1.    Komponen Program Bimbingan dan Konseling Komprehensif
Menurut Depdiknas (2007: 207), ”program bimbingan dan konseling mengandung empat komponen pelayanan, yaitu: (1) pelayanan dasar bimbingan; (2) pelayanan responsif, (3) perencanaan individual, dan (4) dukungan sistem”. Adapun pengertian tiap-tiap komponen pelayanan tersebut sebagai berikut:
a.    Pelayanan Dasar
Pelayanan dasar diartikan sebagai proses pemberian bantuan kepada seluruh konseli melalui kegiatan penyiapan pengalaman terstruktur secara klasikal atau kelompok yang disajikan secara sistematis dalam rangka mengembangkan perilaku jangka panjang sesuai dengan tahap dan tugas-tugas perkembangan (yang dituangkan sebagai standar kompetensi kemandirian) yang diperlukan dalam pengembangan kemampuan memilih dan mengambil keputusan dalam menjalani kehidupannya. Di Amerika Serikat sendiri, istilah pelayanan dasar ini lebih populer dengan sebutan kurikulum bimbingan (guidance curriculum).
Tidak jauh berbeda dengan pelayanan dasar, menurut Gybers & Henderson (American School Counselor Association, 2005: 22) kurikulum bimbingan ini diperuntukan kepada seluruh peserta didik yang diharapkan dapat memfasilitasi peningkatan keterampilan sesuai dengan tahap perkembangan peserta didik. Penggunaan instrumen asesmen perkembangan dan kegiatan tatap muka terjadwal di kelas sangat diperlukan untuk mendukung implementasi komponen ini. Asesmen kebutuhan diperlukan untuk dijadikan landasan pengembang; pengalaman terstruktur yang disebutkan.

b.    Pelayanan Responsif
Pelayanan responsif merupakan pemberian bantuan kepada konseli yang menghadapi kebutuhan dan masalah yang memerlukan pertolongan dengan segera, sebab jika tidak segera dibantu dapat menimbulkan gangguan dalam proses pencapaian tugas-tugas perkembangan. Hal tersebut sejalan dengan pendapat yang di ungkapkan oleh Gysbers & Henderson (American School Counselor Association, 2005: 22), tujuan pelayanan ini adalah memberikan bantuan khusus bagi konseli yang menghadapi kebutuhan dan masalah yang memerlukan pertolongan degan segera.
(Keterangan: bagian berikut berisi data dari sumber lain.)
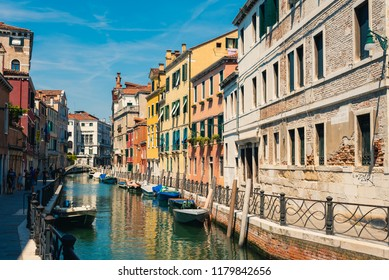Venice, Italy - August 22 2018:  Traditional canal street with boats in Venice, Italy.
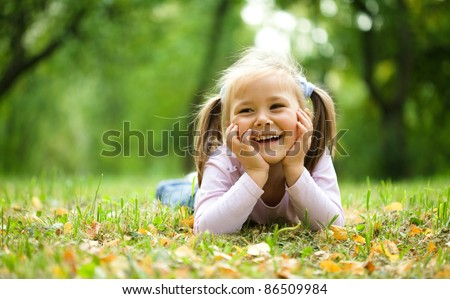 cute little girl is playing...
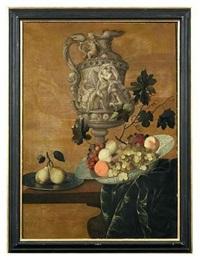 prunkkanne mit figürlichem reliefdekor sowie fayenceschale und zinnteller mit früchten auf einer tischplatte vor lehmfarbenem hintergrund by georg hainz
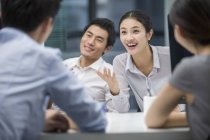 Chinese business people talking in office — Stock Photo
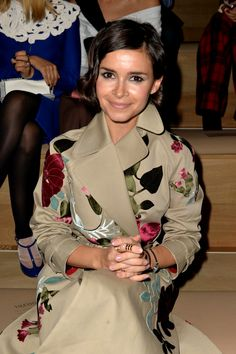 Miroslava Duma wears a trench from the Pre-Fall 2013 Collection at the Prét-à-Porter SS14 Fashion Show in Paris, the 1st of October 2013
c.    Perencanaan Individual
Perencanaan individual diartikan sebagai bantuan kepada peserta didik agar mampu merumuskan dan melakukan aktivitas yang berkaitan dengan perencanaan masa depan berdasarkan pemahaman akan kelebihan dan kekurangan dirinya, serta pemahaman akan peluang dan kesempatan yang tersedia di lingkungannya. Pemahaman konseli secara mendalam dengan segala karakteristiknya, penafsiran hasil asesmen, dan penyediaan informasi yang akurat sesuai dengan peluang dan potensi yang dimiliki konseli amat diperlukan sehingga konseli mampu memilih dan mengambil keputusan yang tepat di dalam mengem-bangkan potensinya secara optimal, termasuk keberbakatan dan kebutuhan khusus konseli. Hal tersebut sejalan dengan pendapat yang di ungkapkan oleh Gysbers & Henderson (American School Counselor Association, 2005: 22), perencanaan individual merupakan kegiatan yang sistematis yang dirancang untuk membantu peserta didik memahami dan mengambil tindakan untuk mengembangkan rencana masa depan.

d.   Dukungan Sistem
Ketiga komponen di atas, merupakan pemberian bimbingan dan konseling kepada konseli secara langsung. Menurut Gysber & Henderson (2006: 81), dukungan sistem merupakan komponen pelayanan dan kegiatan manajemen, tata kerja infra struktur (misalnya Teknologi Informasi dan Komunikasi), dan pengembangan kemampuan profesional konselor secara berkelanjutan, yang secara tidak langsung memberikan bantuan kepada konseli atau memfasilitasi kelancaran perkembangan konseli.
Program ini memberikan dukungan kepada konselor dalam memperlancar penyelenggaraan pelayanan di atas. Sedangkan bagi personel pendidik lainnya adalah untuk memperlancar penyelenggaraan program pendidikan di sekolah/madrasah. Dukungan sistem ini meliputi aspek-aspek:
a)    Pengembangan Jejaring (networking)
Pengembangan jejaring menyangkut kegiatan konselor yang meliputi:
(a)  konsultasi dengan guru-guru
(b)  menyelenggarakan program kerjasama dengan orang tua atau masyarakat
(c)  berpartisipasi dalam merencanakan dan melaksanakan kegiatan-kegiatan Sekolah/Madrasah
(d) bekerjasama dengan personel sekolah/madrasah lainnya dalam rangka menciptakan lingkungan sekolah/madrasah yang kondusif bagi perkembangan konseli
(e)  melakukan penelitian tentang masalah-masalah yang berkaitan erat dengan bimbingan dan konseling
(f)  melakukan kerjasama atau kolaborasi dengan ahli lain yang terkait dengan ahli lain yang terkait dengan pelayanan bimbingan dan konseling.

b)   Kegiatan Manajemen
Kegiatan manajemen merupakan berbagai upaya untuk memantapkan, memelihara, dan meningkatkan mutu program bimbingan dan konseling melalui kegiatan-kegiatan
(a)  pengembangan program
(b)   pengembangan staf
(c)   pemanfaatan sumber daya
(d)  pengembangan penataan kebijakan Hal tersebut sejalan dengan pendapat yang di ungkapkan oleh Gysbers & Henderson (American School Counselor Association, 2005: 22), dukungan system terdiri dari pengembangan professional; konsultasi, kerjasama dan kolaborasi; dan pengembangan program dan aktivitas yang memelihara dan meningkatkan  program bimbingan dan konseling sekolah.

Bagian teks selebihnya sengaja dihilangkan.